### Record extracts
──────────

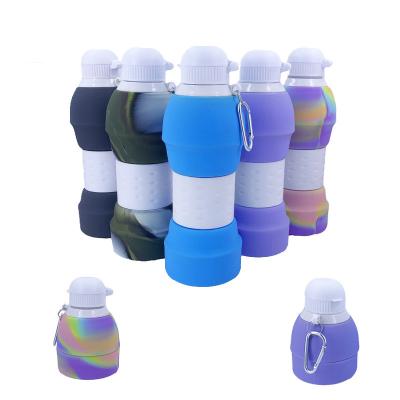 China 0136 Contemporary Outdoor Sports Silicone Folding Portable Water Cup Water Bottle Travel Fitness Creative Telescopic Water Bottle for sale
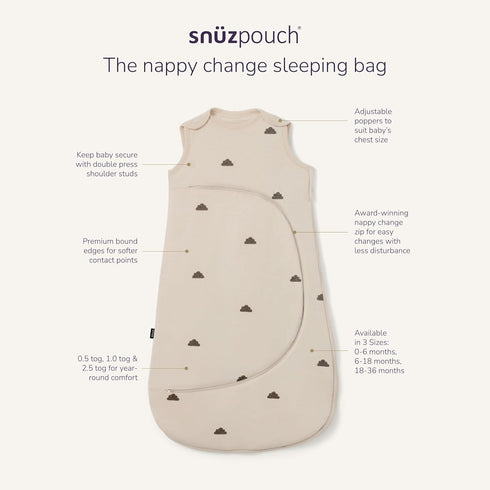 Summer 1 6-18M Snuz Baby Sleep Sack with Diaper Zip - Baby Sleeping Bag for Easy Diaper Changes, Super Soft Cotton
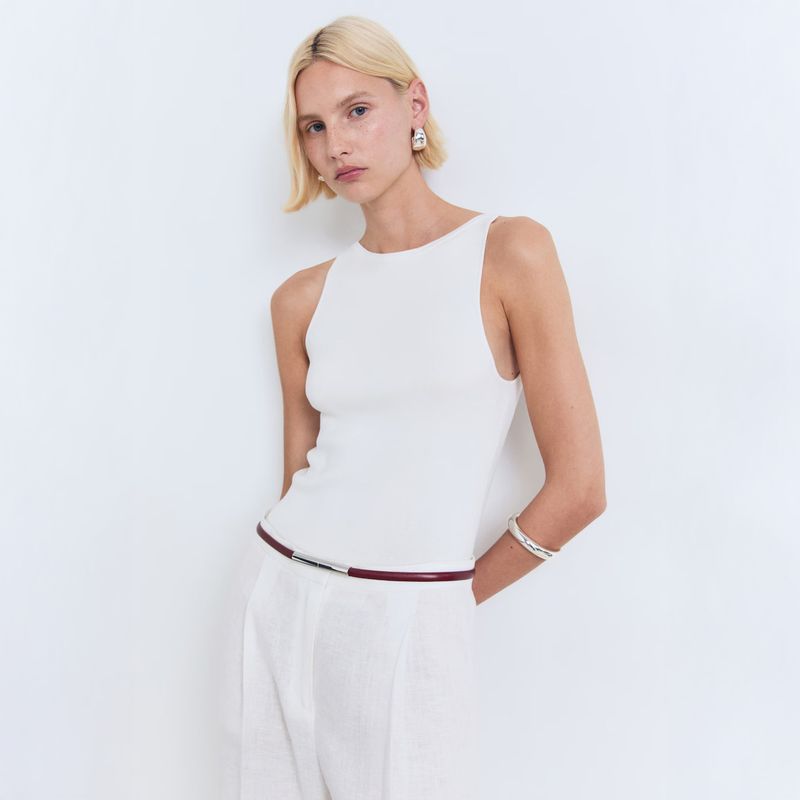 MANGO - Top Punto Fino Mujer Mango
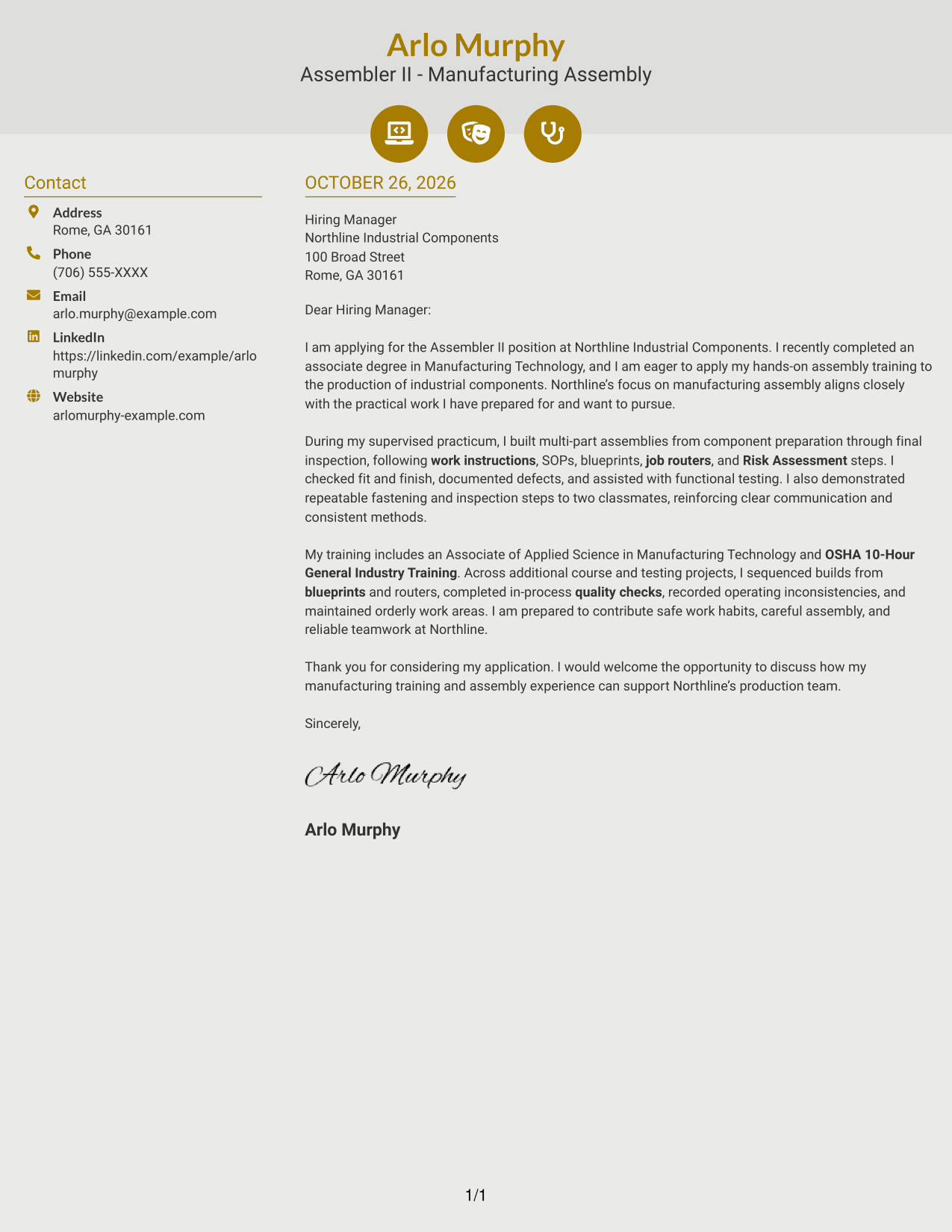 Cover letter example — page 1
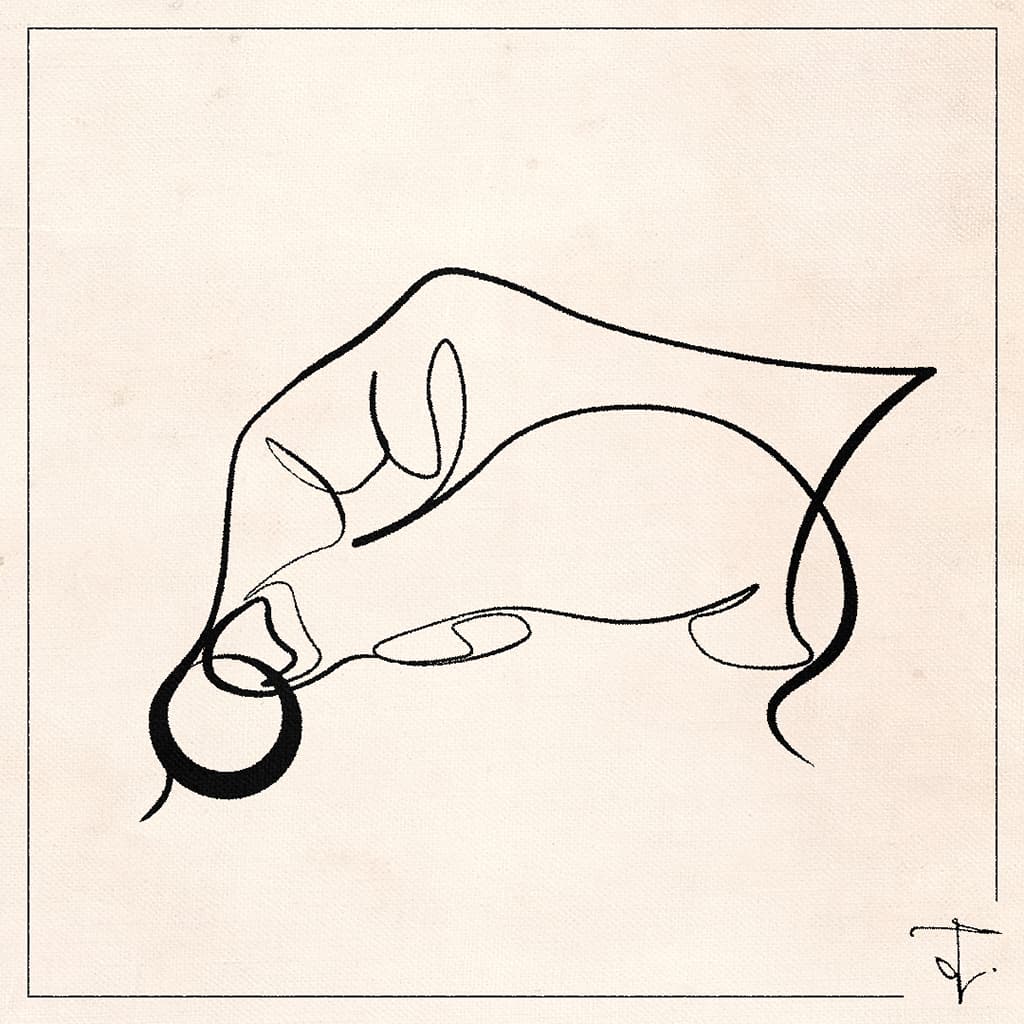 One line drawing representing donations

──────────

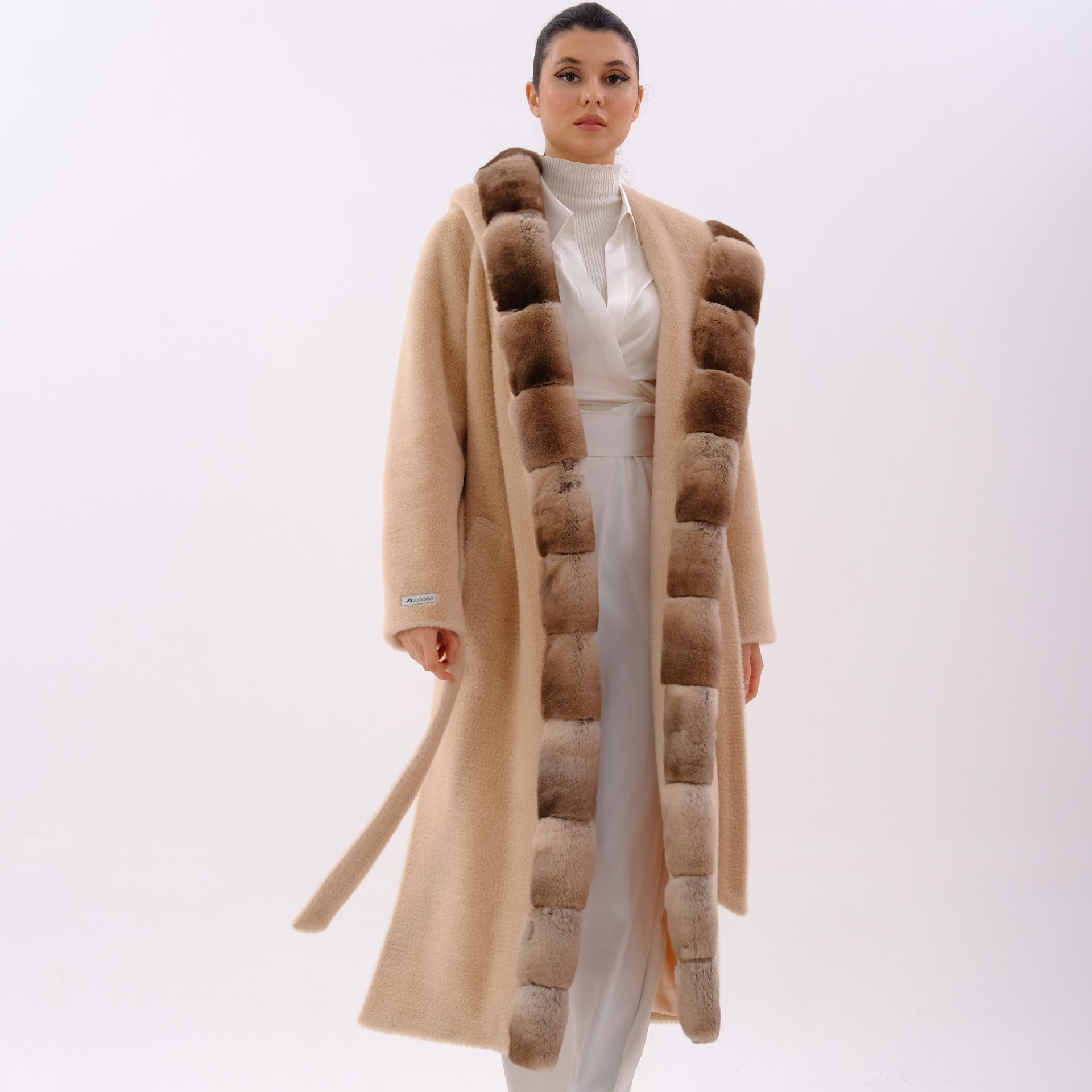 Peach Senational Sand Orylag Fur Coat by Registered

──────────

### About this exercise
Reproduce the rows between the line holding "China 0136 Contemporary" and the line holding "One line drawing representing donations", inclusive, replacing "donations" with "charity" and leaving all else unchanged. Omit the pictures from the answer.

### Answer area
 China 0136 Contemporary Outdoor Sports Silicone Folding Portable Water Cup Water Bottle Travel Fitness Creative Telescopic Water Bottle for sale
 Summer 1 6-18M Snuz Baby Sleep Sack with Diaper Zip - Baby Sleeping Bag for Easy Diaper Changes, Super Soft Cotton
 MANGO - Top Punto Fino Mujer Mango
 Cover letter example — page 1
 One line drawing representing charity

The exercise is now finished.